[Exercise data]:
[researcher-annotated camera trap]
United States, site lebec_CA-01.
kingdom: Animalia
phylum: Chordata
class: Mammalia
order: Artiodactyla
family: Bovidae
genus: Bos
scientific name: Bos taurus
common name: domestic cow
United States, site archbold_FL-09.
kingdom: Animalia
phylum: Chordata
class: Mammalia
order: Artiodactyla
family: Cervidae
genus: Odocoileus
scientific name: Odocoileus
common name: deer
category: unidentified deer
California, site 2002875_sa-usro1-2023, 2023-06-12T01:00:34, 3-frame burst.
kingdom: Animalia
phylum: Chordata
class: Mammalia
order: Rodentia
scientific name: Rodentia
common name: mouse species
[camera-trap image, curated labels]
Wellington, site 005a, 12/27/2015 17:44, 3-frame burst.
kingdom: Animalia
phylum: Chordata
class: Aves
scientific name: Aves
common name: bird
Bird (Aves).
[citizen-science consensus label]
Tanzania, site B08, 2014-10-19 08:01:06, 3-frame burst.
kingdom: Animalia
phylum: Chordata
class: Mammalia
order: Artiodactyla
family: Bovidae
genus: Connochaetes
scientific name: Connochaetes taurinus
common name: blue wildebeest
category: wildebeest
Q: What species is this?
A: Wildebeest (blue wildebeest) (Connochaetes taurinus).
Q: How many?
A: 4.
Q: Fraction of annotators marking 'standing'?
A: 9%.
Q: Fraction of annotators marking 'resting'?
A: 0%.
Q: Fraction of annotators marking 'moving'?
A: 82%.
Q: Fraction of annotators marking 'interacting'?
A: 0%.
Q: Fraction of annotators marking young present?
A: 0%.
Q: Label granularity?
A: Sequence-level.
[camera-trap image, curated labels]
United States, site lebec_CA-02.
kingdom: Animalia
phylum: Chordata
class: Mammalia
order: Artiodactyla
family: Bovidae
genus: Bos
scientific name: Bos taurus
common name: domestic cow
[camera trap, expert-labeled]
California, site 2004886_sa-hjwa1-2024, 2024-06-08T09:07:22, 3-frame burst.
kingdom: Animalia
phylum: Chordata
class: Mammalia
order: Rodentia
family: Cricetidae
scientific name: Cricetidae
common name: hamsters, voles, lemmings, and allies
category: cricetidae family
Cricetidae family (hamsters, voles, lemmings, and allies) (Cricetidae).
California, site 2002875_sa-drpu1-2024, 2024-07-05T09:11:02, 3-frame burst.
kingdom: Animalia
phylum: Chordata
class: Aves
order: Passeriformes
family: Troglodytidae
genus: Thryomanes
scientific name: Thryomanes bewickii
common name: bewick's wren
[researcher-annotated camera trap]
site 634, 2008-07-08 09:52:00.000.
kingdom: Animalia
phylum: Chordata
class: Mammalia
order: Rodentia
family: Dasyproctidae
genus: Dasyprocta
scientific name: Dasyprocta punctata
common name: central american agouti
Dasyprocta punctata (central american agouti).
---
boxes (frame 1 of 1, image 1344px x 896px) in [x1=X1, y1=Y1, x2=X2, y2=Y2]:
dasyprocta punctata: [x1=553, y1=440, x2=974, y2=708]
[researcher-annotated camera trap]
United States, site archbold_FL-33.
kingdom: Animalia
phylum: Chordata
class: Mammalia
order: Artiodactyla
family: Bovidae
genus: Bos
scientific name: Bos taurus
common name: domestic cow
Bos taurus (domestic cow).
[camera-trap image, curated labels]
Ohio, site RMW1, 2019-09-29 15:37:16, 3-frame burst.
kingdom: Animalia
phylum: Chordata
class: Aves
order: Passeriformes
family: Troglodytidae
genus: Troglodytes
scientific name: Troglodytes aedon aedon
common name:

[What you have to do]:
Take the entries above and set them all down again exactly as they read.

[Expected answer]:
[researcher-annotated camera trap]
United States, site lebec_CA-01.
kingdom: Animalia
phylum: Chordata
class: Mammalia
order: Artiodactyla
family: Bovidae
genus: Bos
scientific name: Bos taurus
common name: domestic cow
United States, site archbold_FL-09.
kingdom: Animalia
phylum: Chordata
class: Mammalia
order: Artiodactyla
family: Cervidae
genus: Odocoileus
scientific name: Odocoileus
common name: deer
category: unidentified deer
California, site 2002875_sa-usro1-2023, 2023-06-12T01:00:34, 3-frame burst.
kingdom: Animalia
phylum: Chordata
class: Mammalia
order: Rodentia
scientific name: Rodentia
common name: mouse species
[camera-trap image, curated labels]
Wellington, site 005a, 12/27/2015 17:44, 3-frame burst.
kingdom: Animalia
phylum: Chordata
class: Aves
scientific name: Aves
common name: bird
Bird (Aves).
[citizen-science consensus label]
Tanzania, site B08, 2014-10-19 08:01:06, 3-frame burst.
kingdom: Animalia
phylum: Chordata
class: Mammalia
order: Artiodactyla
family: Bovidae
genus: Connochaetes
scientific name: Connochaetes taurinus
common name: blue wildebeest
category: wildebeest
Q: What species is this?
A: Wildebeest (blue wildebeest) (Connochaetes taurinus).
Q: How many?
A: 4.
Q: Fraction of annotators marking 'standing'?
A: 9%.
Q: Fraction of annotators marking 'resting'?
A: 0%.
Q: Fraction of annotators marking 'moving'?
A: 82%.
Q: Fraction of annotators marking 'interacting'?
A: 0%.
Q: Fraction of annotators marking young present?
A: 0%.
Q: Label granularity?
A: Sequence-level.
[camera-trap image, curated labels]
United States, site lebec_CA-02.
kingdom: Animalia
phylum: Chordata
class: Mammalia
order: Artiodactyla
family: Bovidae
genus: Bos
scientific name: Bos taurus
common name: domestic cow
[camera trap, expert-labeled]
California, site 2004886_sa-hjwa1-2024, 2024-06-08T09:07:22, 3-frame burst.
kingdom: Animalia
phylum: Chordata
class: Mammalia
order: Rodentia
family: Cricetidae
scientific name: Cricetidae
common name: hamsters, voles, lemmings, and allies
category: cricetidae family
Cricetidae family (hamsters, voles, lemmings, and allies) (Cricetidae).
California, site 2002875_sa-drpu1-2024, 2024-07-05T09:11:02, 3-frame burst.
kingdom: Animalia
phylum: Chordata
class: Aves
order: Passeriformes
family: Troglodytidae
genus: Thryomanes
scientific name: Thryomanes bewickii
common name: bewick's wren
[researcher-annotated camera trap]
site 634, 2008-07-08 09:52:00.000.
kingdom: Animalia
phylum: Chordata
class: Mammalia
order: Rodentia
family: Dasyproctidae
genus: Dasyprocta
scientific name: Dasyprocta punctata
common name: central american agouti
Dasyprocta punctata (central american agouti).
---
boxes (frame 1 of 1, image 1344px x 896px) in [x1=X1, y1=Y1, x2=X2, y2=Y2]:
dasyprocta punctata: [x1=553, y1=440, x2=974, y2=708]
[researcher-annotated camera trap]
United States, site archbold_FL-33.
kingdom: Animalia
phylum: Chordata
class: Mammalia
order: Artiodactyla
family: Bovidae
genus: Bos
scientific name: Bos taurus
common name: domestic cow
Bos taurus (domestic cow).
[camera-trap image, curated labels]
Ohio, site RMW1, 2019-09-29 15:37:16, 3-frame burst.
kingdom: Animalia
phylum: Chordata
class: Aves
order: Passeriformes
family: Troglodytidae
genus: Troglodytes
scientific name: Troglodytes aedon aedon
common name:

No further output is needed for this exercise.